Paging Through Picture Books: Tinyville Town Gets to Work (2016), The Philharmonic Gets Dressed (1982), Magritte's Apple (2016), and A Moon of My Own (2016)

This latest batch of picture books for the Picture Book Reading Challenge includes my choices for #5 a book set in the city or in an urban area (Tinyville Town Gets to Work),  #7 a book with human characters (The Philharmonic Gets Dressed), #11 a book celebrating art (Magritte's Apple), and #39 a new to you illustrator (A Moon of My Own). 

Tinyville Town Gets to Work by Brian Biggs

This colorful book is appealing to kids who are interested in community helpers, and cars and trucks. It includes not-often-mentioned members of the community, like the city planner, and it focuses on a building project (a new bridge) which is sure to delight preschoolers who love construction. Miss Muffet (age 3) and I had some trouble with the toad who appears about halfway through the story, as we were able to follow him for a few pages and then he just completely disappeared. It is also curious that the new bridge that is meant to replace the insufficient two-lane bridge is also two lanes and does not seem to alleviate the traffic problem at all. I read this at a story time and none of the kids noticed, but once my husband pointed it out, it did sort of make me like the book less. Despite that flaw, though, I'm sure this book will be popular.

The Philharmonic Gets Dressed by Karla Kuskin, illustrated by Marc Simont

This picture book follows the members of an orchestra as they get dressed for their evening concert. I have read this book before, but had somehow never recorded it on Goodreads. It is an absolutely wonderful read-aloud. The language flows so smoothly, that the feel of the words coming out of my mouth was really enjoyable. The artwork is also very detailed and interesting, and it is fun to try following one character through the entire book. Curious preschoolers will love the specific details of each person's attire, instrument, and travel to the concert. Miss Muffet really enjoyed it, and I had fun photographing the book for Instagram. 

Magritte's Apple by Klaas Verplancke

My husband borrowed this from the library, and I read it because it was next to me on the couch and caught my eye. Produced by the Museum of Modern Art, it is a very simple introduction to the life and artwork of Rene Magritte. The illustrations do a great job of showcasing Magritte's style, and a "find the objects" activity at the book gives kids a reason to interact with the book more carefully upon a second reading.
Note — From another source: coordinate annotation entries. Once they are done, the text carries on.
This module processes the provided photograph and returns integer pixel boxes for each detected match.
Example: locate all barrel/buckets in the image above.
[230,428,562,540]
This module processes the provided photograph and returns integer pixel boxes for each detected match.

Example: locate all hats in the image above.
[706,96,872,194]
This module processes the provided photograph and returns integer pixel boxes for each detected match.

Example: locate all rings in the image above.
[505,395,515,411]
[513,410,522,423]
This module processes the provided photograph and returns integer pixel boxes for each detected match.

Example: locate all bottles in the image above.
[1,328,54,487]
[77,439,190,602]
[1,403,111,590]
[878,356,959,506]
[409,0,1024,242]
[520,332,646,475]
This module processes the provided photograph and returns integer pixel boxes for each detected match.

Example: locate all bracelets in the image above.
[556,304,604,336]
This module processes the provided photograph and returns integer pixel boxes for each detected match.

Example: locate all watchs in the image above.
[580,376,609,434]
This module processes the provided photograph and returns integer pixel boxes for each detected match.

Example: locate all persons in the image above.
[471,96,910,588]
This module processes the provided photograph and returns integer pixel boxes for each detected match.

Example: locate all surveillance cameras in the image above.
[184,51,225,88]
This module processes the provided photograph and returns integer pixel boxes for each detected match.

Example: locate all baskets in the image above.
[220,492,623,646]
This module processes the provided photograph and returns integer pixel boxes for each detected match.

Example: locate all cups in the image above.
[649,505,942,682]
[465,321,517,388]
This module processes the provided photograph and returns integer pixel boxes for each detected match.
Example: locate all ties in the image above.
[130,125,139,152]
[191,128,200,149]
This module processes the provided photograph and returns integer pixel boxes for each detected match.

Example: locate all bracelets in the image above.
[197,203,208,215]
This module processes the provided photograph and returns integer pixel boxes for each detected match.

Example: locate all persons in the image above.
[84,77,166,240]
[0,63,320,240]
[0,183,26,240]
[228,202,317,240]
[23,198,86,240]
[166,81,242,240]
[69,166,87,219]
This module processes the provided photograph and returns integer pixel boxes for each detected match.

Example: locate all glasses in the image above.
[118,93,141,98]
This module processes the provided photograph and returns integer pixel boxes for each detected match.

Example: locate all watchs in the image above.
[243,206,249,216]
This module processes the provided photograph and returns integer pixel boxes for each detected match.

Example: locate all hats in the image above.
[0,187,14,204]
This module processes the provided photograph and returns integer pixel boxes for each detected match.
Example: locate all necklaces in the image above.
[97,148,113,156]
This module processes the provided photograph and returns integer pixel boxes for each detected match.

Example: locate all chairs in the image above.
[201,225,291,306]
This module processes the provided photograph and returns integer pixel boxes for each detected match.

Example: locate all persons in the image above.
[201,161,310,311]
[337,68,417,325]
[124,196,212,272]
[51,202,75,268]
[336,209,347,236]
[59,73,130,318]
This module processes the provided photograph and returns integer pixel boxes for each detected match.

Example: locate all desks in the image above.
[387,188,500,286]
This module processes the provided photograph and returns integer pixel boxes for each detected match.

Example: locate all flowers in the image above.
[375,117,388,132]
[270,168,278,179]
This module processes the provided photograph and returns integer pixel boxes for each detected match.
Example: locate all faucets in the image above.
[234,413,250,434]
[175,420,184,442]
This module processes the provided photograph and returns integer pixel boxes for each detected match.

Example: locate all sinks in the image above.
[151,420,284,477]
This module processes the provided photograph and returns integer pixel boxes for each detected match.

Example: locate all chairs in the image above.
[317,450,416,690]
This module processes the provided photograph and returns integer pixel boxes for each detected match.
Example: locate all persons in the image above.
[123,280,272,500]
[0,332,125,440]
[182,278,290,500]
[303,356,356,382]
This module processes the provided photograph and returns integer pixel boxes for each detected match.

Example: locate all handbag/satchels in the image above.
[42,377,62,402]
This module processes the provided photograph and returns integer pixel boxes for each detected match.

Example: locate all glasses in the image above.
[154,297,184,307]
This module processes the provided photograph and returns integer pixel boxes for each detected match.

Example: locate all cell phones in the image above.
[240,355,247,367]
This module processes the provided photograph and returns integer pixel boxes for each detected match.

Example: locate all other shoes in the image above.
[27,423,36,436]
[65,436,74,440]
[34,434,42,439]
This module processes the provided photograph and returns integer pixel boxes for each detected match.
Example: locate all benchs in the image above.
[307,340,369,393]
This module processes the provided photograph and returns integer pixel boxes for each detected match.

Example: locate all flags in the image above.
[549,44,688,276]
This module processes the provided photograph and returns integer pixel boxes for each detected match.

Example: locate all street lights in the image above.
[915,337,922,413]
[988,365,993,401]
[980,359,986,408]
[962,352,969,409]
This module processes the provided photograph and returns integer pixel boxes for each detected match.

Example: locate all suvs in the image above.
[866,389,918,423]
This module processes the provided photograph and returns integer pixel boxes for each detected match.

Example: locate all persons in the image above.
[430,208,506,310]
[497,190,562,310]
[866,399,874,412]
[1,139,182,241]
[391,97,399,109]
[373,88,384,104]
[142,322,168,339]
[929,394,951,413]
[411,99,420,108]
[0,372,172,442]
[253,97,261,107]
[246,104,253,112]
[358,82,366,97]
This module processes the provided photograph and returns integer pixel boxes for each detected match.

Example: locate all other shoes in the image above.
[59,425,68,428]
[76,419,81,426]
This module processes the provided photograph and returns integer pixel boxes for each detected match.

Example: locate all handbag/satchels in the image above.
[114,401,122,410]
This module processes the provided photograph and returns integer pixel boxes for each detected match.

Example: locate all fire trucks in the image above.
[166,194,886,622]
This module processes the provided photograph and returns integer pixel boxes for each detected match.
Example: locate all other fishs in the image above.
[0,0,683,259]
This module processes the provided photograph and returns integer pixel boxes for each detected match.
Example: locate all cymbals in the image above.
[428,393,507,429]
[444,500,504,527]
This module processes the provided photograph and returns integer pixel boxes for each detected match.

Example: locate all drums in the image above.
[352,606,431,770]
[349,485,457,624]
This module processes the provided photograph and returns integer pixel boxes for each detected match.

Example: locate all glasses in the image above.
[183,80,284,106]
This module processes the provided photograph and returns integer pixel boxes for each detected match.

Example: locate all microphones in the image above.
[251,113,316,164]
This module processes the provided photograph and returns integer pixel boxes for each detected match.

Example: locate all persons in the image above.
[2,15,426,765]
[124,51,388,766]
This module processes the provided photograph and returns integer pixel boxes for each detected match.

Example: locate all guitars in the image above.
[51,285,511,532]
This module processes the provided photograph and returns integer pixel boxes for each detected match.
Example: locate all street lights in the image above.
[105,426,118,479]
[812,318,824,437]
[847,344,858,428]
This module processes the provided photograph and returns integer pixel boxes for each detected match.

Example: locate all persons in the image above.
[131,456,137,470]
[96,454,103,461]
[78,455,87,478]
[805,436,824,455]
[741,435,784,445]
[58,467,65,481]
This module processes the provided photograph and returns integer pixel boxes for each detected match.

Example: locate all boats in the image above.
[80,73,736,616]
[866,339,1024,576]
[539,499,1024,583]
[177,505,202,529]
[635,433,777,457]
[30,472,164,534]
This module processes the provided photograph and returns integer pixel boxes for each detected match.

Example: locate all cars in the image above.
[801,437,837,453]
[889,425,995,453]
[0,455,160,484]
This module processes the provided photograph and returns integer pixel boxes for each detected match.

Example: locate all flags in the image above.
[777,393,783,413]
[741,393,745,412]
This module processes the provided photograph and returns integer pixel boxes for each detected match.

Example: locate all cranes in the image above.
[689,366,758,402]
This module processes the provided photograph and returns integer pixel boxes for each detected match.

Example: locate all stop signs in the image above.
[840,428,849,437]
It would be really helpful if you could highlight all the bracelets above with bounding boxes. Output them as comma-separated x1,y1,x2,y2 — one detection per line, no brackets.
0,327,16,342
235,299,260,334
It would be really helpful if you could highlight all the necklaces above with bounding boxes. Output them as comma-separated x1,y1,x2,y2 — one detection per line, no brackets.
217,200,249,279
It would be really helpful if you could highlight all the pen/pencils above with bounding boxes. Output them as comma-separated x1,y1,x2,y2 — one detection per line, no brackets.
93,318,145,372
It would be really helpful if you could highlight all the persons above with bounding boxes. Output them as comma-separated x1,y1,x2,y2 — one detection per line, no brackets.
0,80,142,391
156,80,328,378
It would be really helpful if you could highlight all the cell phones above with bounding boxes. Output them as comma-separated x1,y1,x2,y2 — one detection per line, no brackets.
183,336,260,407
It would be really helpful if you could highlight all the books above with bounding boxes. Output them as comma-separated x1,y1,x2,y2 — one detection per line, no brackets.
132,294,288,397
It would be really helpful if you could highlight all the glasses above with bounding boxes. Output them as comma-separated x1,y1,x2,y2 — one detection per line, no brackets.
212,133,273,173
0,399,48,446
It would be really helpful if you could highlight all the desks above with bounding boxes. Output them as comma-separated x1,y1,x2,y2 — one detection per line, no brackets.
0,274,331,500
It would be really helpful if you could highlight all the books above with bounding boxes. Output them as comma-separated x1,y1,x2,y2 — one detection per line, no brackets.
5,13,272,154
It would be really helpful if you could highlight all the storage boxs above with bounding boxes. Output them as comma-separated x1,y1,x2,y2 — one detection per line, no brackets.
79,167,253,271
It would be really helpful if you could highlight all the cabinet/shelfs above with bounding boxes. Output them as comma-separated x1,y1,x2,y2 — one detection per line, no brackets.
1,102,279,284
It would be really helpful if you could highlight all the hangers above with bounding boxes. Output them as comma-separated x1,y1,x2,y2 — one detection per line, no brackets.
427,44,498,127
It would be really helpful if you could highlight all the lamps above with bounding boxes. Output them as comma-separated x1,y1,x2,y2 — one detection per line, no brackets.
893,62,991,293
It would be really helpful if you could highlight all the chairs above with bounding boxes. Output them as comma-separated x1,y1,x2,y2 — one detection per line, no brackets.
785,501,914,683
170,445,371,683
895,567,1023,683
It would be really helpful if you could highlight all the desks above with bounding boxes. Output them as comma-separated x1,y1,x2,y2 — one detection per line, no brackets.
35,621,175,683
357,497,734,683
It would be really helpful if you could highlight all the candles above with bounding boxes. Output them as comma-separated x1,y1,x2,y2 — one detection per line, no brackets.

Biographical information at the back of the book also helps give the text proper context. This a perfect introduction to this artist for the youngest readers.

A Moon of My Own by Jennifer Rustgi, illustrated by Ashley White

My husband also chose this book, but it wound up being my favorite from that particular library trip. This magical celebration of the moon is beautifully illustrated with dramatic images which use light, shadow, and silhouette to create a sense of nighttime stillness and wonder at the moon's beauty. The child narrator follows the moon to different countries, while speaking directly to the moon about its subtle changes from night to night, and the comfort she finds in knowing the moon is always with her. It's a gorgeous book to look at, but also informative. The back matter talks about continents, landmarks, and the phases of the moon, and provides activities to do with young children to help them study the moon. This is one of the best picture books I have read in a long time.